**SELECTED PASSAGE**
»»

Certainly, one could claim that Jack Kirby is responsible for these less-than-stellar X-Men tales. However, if Stan Lee wants to claim that he wrote all of the classic Marvel stories, these shitty X-Men comics are part and parcel.
After turning a lot of heads in the independent comics world, Matt Fraction was brought up to the big leagues by Marvel, and he proceeded to knock everyone’s dicks in the dirt with phenomenal runs on Immortal Iron Fist and Invincible Iron Man. And today he’s even more of a success with Hawkeye at Marvel and Sex Criminals at Image both wowing buyers and critics alike. But there was a dark, dark time when he was handed the keys to the Marvel Mutant Mobile, and proceeded to drive it right into the Pacific Ocean. The ideas implemented during Fraction’s time on Uncanny X-Men were not horrible ones, but the execution left a lot to be desired. I rather liked the concept of Utopia and he hit gold with the X-Club, in fact the standalone time travel issue featuring that group was a great issue, but his metatextual style of storytelling fell flat with the readership by and large.
If I had a nickel for every complaint I’ve heard about the snarky little text boxes, I could eventually buy a comic book. You know, ’cause they’re like four bucks now and eighty complaints is really a lot of complaints, when you think about it. It’s a shame, too, because it’s this sort of wacky touch that makes books like Sex Criminals and Hawkeye so popular, and yet it was almost universally reviled in the pages of Uncanny X-Men. I suppose you can’t blame readers for wanting to take their book about a school full of perpetual teenagers who routinely travel to space and alternate dimensions extremely seriously. I mean, a giant blue kitty cat doctor is one thing, but a little bubble referencing the fact that he’s a giant blue kitty cat doctor?
Fraction’s reputation as an X-Men writer also seems to have suffered from his collaboration with Greg Land. While Greg Land has long been a hack who traces over freeze frames of porno movies, the comics world finally seemed to get sick of his bullshit around the time that he started working on Uncanny X-Men. The recycled stock images of inexplicably smiling women and disjointed bodybuilders are not effective means of telling a story and what good is a comic if it’s painful to look upon?
All the same, while I find the most common complaints about Fraction’s turn on this book to be a bit petty, I do consider it to have been an enormous letdown. I think that Fraction has better X-Men stories in him, and I hope that he gets to tell them before he’s through with work-for-hire.
And while Fraction’s tenure on Uncanny X-Men left a lot to be desired, it was The Catcher in the Rye compared to that of his Iron Fist collaborator and erstwhile assailant Ed Brubaker. Perhaps best known for his collaborations with Sean Phillips and Steve Epting, Ed Brubaker has made a name for himself as comics’ king of moody noir. While he has proven himself capable of handling a cape and tights book on numerous occasions, he has shined his brightest on books about spies, crooks, and cops. With that in mind, the high adventure exploits of the X-Men were definitely a bit out of his wheelhouse, but to Brubaker’s credit he didn’t try and bring the X-Men into his world, so to speak. Right off the bat, he had the team whisked off into a space opera in the Sh’iar Empire. And, very ambitiously, he set out to resolve a dangling thread from a long past era of X-Books; the mystery of the third Summers brother.

««

**PROBLEM TO WORK ON**
Retype the passage from the X-Men commentary word for word, starting at "After turning a" and ending at "by and large.". None of the rows that come next have any bearing on this.

**Collected data entries**
»»

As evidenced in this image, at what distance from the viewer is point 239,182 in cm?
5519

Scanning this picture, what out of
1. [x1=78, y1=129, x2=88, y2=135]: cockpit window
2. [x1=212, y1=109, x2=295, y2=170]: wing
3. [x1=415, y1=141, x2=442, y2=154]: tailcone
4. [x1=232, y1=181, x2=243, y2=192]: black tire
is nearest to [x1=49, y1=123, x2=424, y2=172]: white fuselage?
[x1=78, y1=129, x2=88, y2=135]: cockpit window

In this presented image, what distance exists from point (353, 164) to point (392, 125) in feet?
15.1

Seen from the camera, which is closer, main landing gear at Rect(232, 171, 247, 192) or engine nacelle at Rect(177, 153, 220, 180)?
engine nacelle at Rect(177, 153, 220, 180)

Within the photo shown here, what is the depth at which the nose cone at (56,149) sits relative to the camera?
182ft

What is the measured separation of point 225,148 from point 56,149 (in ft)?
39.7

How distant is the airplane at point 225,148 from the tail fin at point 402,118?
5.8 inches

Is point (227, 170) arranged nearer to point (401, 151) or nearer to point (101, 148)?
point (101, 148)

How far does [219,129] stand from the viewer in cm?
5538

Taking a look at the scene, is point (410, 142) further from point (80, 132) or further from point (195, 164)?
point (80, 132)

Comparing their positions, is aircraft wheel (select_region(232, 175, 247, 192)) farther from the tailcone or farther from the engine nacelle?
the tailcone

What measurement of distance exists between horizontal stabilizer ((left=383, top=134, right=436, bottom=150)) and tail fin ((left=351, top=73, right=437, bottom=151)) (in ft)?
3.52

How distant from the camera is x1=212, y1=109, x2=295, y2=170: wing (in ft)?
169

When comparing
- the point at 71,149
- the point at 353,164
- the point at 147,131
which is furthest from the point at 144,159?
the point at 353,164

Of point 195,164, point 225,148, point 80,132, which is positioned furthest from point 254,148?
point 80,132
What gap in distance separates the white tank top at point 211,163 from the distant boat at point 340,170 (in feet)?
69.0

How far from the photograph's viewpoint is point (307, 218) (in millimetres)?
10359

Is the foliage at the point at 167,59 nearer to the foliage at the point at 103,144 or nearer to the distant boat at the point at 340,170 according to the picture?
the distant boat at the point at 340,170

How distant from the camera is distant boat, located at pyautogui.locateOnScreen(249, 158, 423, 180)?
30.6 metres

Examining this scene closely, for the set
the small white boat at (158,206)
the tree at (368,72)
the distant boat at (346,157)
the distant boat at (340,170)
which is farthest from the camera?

««

**THE RESPONSE**
After turning a lot of heads in the independent comics world, Matt Fraction was brought up to the big leagues by Marvel, and he proceeded to knock everyone’s dicks in the dirt with phenomenal runs on Immortal Iron Fist and Invincible Iron Man. And today he’s even more of a success with Hawkeye at Marvel and Sex Criminals at Image both wowing buyers and critics alike. But there was a dark, dark time when he was handed the keys to the Marvel Mutant Mobile, and proceeded to drive it right into the Pacific Ocean. The ideas implemented during Fraction’s time on Uncanny X-Men were not horrible ones, but the execution left a lot to be desired. I rather liked the concept of Utopia and he hit gold with the X-Club, in fact the standalone time travel issue featuring that group was a great issue, but his metatextual style of storytelling fell flat with the readership by and large.